→ **TEXT TO READ**:
## start
Ada Rose Bitterbaum, Flynn & Joyce, Boston, Mass., for defendants.

ORDER ON WITNESS WAYNE B. HOLLINGSWORTH AND JUNE L. HOLLINGSWORTH’S MOTION TO QUASH DEPOSITION SUBPOENAS, FOR PROTECTIVE ORDER AND FOR COSTS (# 21); BRACKETT B. DENNISTON’S MOTION TO QUASH SUBPOENA (# 32); AND MOTION TO COMPEL ANSWERS TO DEPOSITION QUESTIONS PROPOUNDED TO DAVID BANASH

JOYCE LONDON ALEXANDER, United States Magistrate.

The present motions arise from an action in which plaintiff, Michael Flynn, seeks damages for emotional and economic injuries based on acts of the defendants. Plaintiff alleges that defendants published information concerning his alleged involvement in the unsuccessful attempt to pass a forged $2,000,000.00 check. [FN1]

FN1. Defendants’ Opposition to Motion of Deposition Witnesses Wayne B. Hollingsworth and June Hollingsworth to Quash Subpoenas and Protective Orders and Costs (# 26), p. 1-2.

Defendants, Church of Scientology (Scientology), seek to compel the deposition testimony of Wayne B. Hollingsworth, June L. Hollingsworth, Brackett Denniston III and the answers to deposition questions propounded to David Banash.

WAYNE AND JUNE HOLLINGSWORTH
Defendants subpoenaed Wayne and June Hollingsworth commanding them to provide deposition testimony. [FN2] Witnesses, Wayne B. Hollingsworth (Hollingsworth) and June L. Hollingsworth move to quash these deposition subpoenas. [FN3] They also seek protective orders and costs, including reasonable attorney’s fees.[FN4]

FN2. Witness, June L. Hollingsworth, was not served in hand with her deposition subpoena pursuant to Fed.R.Civ.P. 45. Witness Wayne B. Hollingsworth and June L. Hollingsworth’s Motion to Quash Deposition Subpoenas for Protective Orders and For Costs (# 21), p. 1.

FN3. Id., (# 21), p. 1.

FN4. Id., (# 21), p. 1.

Hollingsworth is an attorney and since 1981 has represented the plaintiff against various individuals and entities related to Scientology. [FN5] As such, he asserts that the deposition subpoena should be quashed and protective order granted, because any information he has received concerning Scientology matters is covered by the attorney-client privilege or work product immunity within the meaning of Fed.R.Civ.P. 26. [FN6]

FN5. Defendants’ Opposition to Motion of Deposition Witness Wayne B. Hollingsworth and June L. Hollingsworth to Quash Subpoenas for Protective Orders and Costs (# 26), p. 1.

FN6. Witness Wayne B. Hollingsworth and June L. Hollingsworth’s Motion to Quash Deposition Subpoenas for Protective Orders and for Costs (# 21), p. 2.
## end
→ **WRITTEN INSTRUCTION 1**: Convert the listing into a Markdown table with the columns Row and Entry. Begin at the line that contains "What is the proximity", stop after the final line of the listing, and leave out blank lines.
The court order and the listing come from unrelated sources.

→ **INFORMATION SUPPLIED**:
## start
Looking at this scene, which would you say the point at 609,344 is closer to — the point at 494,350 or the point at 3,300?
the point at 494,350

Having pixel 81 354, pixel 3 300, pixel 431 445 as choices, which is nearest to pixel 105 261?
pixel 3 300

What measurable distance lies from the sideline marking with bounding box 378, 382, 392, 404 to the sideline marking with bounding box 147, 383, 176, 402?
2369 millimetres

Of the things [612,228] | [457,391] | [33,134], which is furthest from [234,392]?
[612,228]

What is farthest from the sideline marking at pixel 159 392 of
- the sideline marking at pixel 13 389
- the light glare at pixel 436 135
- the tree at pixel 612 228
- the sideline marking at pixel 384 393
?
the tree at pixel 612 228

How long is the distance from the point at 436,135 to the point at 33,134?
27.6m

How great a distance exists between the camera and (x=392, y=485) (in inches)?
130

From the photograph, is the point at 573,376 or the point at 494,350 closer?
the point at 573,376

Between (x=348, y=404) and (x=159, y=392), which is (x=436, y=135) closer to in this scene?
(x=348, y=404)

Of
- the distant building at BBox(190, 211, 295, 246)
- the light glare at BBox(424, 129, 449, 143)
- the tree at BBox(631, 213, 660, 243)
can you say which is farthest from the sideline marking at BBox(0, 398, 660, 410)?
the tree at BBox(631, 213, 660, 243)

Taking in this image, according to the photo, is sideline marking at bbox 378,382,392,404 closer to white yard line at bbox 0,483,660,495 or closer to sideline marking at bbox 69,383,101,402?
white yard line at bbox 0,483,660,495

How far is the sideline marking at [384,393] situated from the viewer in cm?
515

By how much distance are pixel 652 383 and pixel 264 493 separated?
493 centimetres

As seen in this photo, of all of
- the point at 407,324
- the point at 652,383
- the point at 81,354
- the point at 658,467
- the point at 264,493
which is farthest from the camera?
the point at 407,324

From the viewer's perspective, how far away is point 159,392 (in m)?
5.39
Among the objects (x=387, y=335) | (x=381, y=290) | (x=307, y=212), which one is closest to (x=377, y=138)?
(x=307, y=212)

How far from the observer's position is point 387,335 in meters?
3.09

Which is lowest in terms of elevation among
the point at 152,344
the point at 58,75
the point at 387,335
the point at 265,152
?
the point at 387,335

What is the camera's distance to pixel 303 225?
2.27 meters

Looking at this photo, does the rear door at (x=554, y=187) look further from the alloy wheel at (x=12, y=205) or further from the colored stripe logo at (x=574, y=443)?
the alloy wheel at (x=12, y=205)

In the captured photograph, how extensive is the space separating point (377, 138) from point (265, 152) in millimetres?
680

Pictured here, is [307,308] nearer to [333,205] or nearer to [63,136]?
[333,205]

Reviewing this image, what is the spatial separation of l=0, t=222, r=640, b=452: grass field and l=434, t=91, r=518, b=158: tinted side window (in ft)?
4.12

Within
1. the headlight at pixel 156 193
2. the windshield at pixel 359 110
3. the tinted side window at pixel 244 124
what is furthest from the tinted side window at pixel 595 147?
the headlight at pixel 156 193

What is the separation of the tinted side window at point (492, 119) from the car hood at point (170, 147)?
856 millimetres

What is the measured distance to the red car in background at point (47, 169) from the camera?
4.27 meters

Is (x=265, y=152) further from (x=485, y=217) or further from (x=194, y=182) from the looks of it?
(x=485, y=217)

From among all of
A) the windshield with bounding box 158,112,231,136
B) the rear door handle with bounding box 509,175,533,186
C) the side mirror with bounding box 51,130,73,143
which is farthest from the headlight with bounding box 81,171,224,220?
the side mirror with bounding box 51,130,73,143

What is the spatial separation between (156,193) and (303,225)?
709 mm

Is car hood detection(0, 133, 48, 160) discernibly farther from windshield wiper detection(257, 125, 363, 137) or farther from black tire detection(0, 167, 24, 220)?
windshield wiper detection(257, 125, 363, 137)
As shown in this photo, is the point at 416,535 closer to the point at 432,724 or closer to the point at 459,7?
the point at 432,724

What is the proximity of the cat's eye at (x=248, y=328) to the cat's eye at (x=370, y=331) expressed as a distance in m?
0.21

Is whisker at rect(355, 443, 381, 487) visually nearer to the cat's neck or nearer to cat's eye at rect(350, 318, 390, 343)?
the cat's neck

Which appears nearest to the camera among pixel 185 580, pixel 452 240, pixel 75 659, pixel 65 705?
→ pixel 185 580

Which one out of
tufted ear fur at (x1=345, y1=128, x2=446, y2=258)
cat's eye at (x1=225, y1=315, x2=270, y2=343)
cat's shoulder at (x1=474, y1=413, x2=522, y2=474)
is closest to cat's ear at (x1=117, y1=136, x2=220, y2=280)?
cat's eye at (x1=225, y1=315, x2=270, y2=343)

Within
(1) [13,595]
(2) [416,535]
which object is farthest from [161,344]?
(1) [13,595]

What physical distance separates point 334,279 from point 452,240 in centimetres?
## end
→ **WRITTEN INSTRUCTION 2**: Carry on the court order on the motions to quash from the point where it stops.

→ **RIGHT ANSWER 1**:
| Row | Entry |
|---|---|
| 1 | What is the proximity of the cat's eye at (x=248, y=328) to the cat's eye at (x=370, y=331) expressed as a distance in m? |
| 2 | 0.21 |
| 3 | Is whisker at rect(355, 443, 381, 487) visually nearer to the cat's neck or nearer to cat's eye at rect(350, 318, 390, 343)? |
| 4 | the cat's neck |
| 5 | Which appears nearest to the camera among pixel 185 580, pixel 452 240, pixel 75 659, pixel 65 705? |
| 6 | → pixel 185 580 |
| 7 | Which one out of |
| 8 | tufted ear fur at (x1=345, y1=128, x2=446, y2=258) |
| 9 | cat's eye at (x1=225, y1=315, x2=270, y2=343) |
| 10 | cat's shoulder at (x1=474, y1=413, x2=522, y2=474) |
| 11 | is closest to cat's ear at (x1=117, y1=136, x2=220, y2=280)? |
| 12 | cat's eye at (x1=225, y1=315, x2=270, y2=343) |
| 13 | Within |
| 14 | (1) [13,595] |
| 15 | (2) [416,535] |
| 16 | which object is farthest from [161,344]? |
| 17 | (1) [13,595] |
| 18 | What physical distance separates point 334,279 from point 452,240 in centimetres? |

→ **RIGHT ANSWER 2**:
Defendants state that although Hollingsworth represented Flynn in litigation against Scientology, this is an insufficient basis to quash the deposition subpoena or grant a protective order. [FN7] Defendants further assert that they had no intention of questioning Hollingsworth on his actual representation of Flynn. Rather, the deposition will focus on areas for which no attorney-client privilege exists, such as Flynn’s physical appearance, non-legal *3 business affairs with deponent, or amount and sources of fees paid. [FN8]

FN7. Defendants’ Opposition to Motion of Deposition Witnesses Wayne B. Hollingsworth and June Hollingsworth to Quash Subpoenas and Protective Orders and Costs (# 26), p. 3.

FN8. Defendants’ Opposition to Motion of Deposition Witnesses Wayne B. Hollingsworth and June Hollingsworth to Quash Subpoenas and Protective Orders and Costs (# 26), p. 4.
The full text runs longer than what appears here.